**** Given records ****

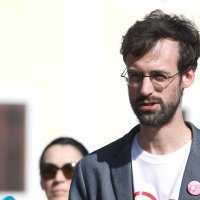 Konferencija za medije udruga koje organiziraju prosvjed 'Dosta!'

****
**** Given records ****

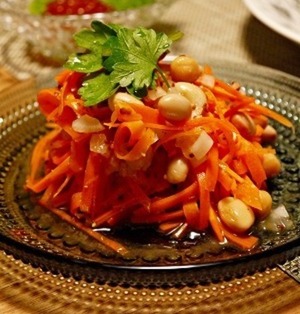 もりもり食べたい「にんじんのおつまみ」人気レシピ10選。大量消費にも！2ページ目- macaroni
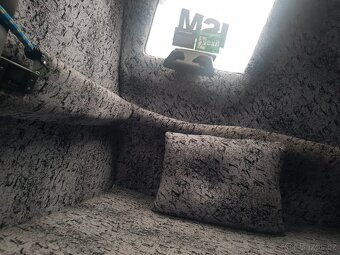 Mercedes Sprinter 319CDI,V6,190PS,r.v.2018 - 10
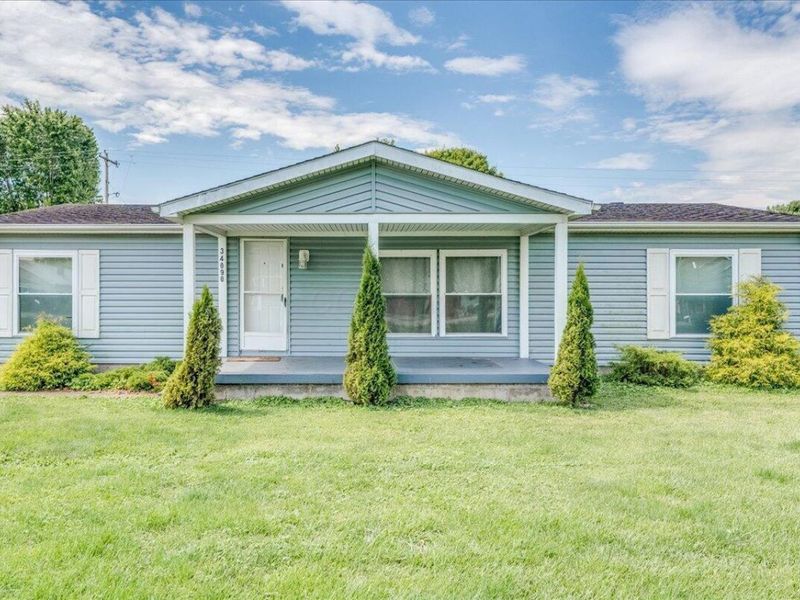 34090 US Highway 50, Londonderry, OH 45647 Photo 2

****

→ **What the task asks**: When you reach the line that has "Mercedes Sprinter 319CDI,V6,190PS,r.v.2018" in the data above, start repeating lines exactly, and stop after the line that has "34090 US Highway"; pictures stay out.

→ **The answer**:
 Mercedes Sprinter 319CDI,V6,190PS,r.v.2018 - 10
 34090 US Highway 50, Londonderry, OH 45647 Photo 2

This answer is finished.